Ideas that don’t get chosen for immediate production usually aren’t lost – they live in the heads of the designers, artists and programmers. Sometimes they fall out along the way, sometimes they stick around and get reconsidered later. And during that time, the person holding onto the idea is still working at least a little bit on it, in the back of their head, trying to figure out how to make it better, how to make it purer, how to get to the fun earlier. Game ideas come back to people at the oddest times, and sometimes you revisit those ideas, so it’s a good idea to never throw anything away.

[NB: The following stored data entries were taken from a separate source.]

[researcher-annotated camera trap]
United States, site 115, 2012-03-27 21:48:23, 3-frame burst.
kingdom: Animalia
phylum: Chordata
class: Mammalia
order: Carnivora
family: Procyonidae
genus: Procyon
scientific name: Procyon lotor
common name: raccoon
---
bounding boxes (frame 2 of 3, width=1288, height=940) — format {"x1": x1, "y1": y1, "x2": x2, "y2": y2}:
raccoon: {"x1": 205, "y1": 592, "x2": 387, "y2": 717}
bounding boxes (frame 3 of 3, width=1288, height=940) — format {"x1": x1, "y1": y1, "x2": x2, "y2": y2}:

There’s also a good amount of time spent examining other things – looking at games for interesting concepts, interesting mechanics, seeing where inspiration can be drawn from. It’s a fun but chaotic time, and requires a certain level of discipline, because it’s easy to just get lost in playing games and brainstorming, and not remember to focus on the important things, like how you can apply it to whatever you want to build. Like Walt Disney said, “keep moving forward” and be sure that you emerge from preproduction with a good plan, a clear idea of what you’re going to build and why you’re going to build it, and, most importantly, a sense of excitement about the project. Building games is a fun job, but it’s still a job!